To help combat information sharing issues and provide WASA with up-to-date information about its water assets, the authority collaborated with IBM's Global Business Services and Research to integrate analytics with asset-management software. Now WASA and the fire department share hydrant information in near real time with databases updated hourly.
In 2006, WASA started a fire hydrant replacement program to better understand its inventory, which includes about 24 different hydrant makes and models -- only two of which are currently acceptable for use in the field. More than 40 percent of the hydrants, Egan said, were made at a local prison that later closed, leaving them without replacement parts.
The fire department launched a sweeping inspection program requiring the district's public hydrants to be inspected twice per year, tracking hydrant locations, makes and models, and any deficiencies. Before WASA implemented the new technology, inspectors used hard-copy records, which didn't feed into the water authority's work order management system. Now when Egan is inspecting fire hydrants, he enters the information into a handheld device that wirelessly sends the information to the water authority. "They're able to take the foundation of the information that was supplied by the fire department, digest it into their work order management system, and analytics would then flip it upside down -- look at it in different perspectives to see where common deficiencies are," he said.

• [INSTRUCTION A]:
Please rewrite the paragraph of the passage on fire hydrants that begins "In 2006, WASA started" as a short bulleted list that keeps its main facts.
• [INSTRUCTION B]:
Pick up the passage on fire hydrants after its final sentence and carry it forward by a short paragraph.

• [DATA EXTRACT]:
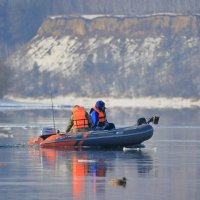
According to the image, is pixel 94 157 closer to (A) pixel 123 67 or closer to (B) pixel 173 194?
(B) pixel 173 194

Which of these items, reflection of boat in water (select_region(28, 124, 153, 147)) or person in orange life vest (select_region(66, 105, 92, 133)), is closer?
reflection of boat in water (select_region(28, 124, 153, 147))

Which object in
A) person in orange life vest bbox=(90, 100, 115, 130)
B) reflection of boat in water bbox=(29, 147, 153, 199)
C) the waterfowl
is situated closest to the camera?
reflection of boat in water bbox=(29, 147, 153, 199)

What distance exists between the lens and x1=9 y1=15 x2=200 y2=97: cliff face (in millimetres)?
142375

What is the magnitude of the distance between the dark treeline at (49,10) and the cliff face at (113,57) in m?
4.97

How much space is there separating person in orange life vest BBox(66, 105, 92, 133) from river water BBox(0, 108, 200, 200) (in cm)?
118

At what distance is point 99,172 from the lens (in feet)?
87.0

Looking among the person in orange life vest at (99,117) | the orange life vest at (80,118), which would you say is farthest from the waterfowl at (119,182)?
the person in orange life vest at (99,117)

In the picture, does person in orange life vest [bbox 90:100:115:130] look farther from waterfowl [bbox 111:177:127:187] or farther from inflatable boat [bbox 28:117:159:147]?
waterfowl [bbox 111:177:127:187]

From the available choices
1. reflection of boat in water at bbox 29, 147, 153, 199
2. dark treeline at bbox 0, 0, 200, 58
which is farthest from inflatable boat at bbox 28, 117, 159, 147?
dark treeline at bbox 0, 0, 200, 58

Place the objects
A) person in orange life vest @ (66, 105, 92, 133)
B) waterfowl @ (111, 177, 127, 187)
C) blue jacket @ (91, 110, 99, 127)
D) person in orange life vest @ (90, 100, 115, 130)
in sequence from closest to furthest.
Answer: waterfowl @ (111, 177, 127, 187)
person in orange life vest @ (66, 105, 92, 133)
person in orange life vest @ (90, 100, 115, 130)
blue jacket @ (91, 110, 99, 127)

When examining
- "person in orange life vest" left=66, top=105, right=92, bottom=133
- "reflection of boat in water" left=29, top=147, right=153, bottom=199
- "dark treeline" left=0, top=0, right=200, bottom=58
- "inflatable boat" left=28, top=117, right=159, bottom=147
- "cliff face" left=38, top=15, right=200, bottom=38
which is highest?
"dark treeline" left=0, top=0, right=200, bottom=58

---

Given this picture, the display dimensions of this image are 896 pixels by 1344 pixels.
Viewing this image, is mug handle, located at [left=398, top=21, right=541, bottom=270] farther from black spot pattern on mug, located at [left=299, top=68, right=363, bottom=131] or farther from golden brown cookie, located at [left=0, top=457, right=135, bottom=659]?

...

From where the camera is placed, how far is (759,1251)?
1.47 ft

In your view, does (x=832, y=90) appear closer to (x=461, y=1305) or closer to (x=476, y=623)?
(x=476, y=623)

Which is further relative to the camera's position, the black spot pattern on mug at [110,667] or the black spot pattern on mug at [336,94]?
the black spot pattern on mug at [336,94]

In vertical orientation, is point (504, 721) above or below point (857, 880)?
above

• [WRITTEN REPLY A]:
- WASA began a fire hydrant replacement program in 2006 to better understand its inventory.
- The inventory includes about 24 different hydrant makes and models.
- Only two of those makes and models are currently acceptable for use in the field.
- More than 40 percent of the hydrants were made at a local prison that later closed, so no replacement parts are available for them.

• [WRITTEN REPLY B]:
The information allows WASA to see common deficiencies in hydrants, and target which need to be replaced or upgraded, or if an area needs additional hydrants. It also feeds directly into the authority's work order management system and Google Earth, where the information is published for firefighters and citizens to see. The public is shown a limited amount of information online, like if the hydrant is in service, and when it was last inspected and serviced.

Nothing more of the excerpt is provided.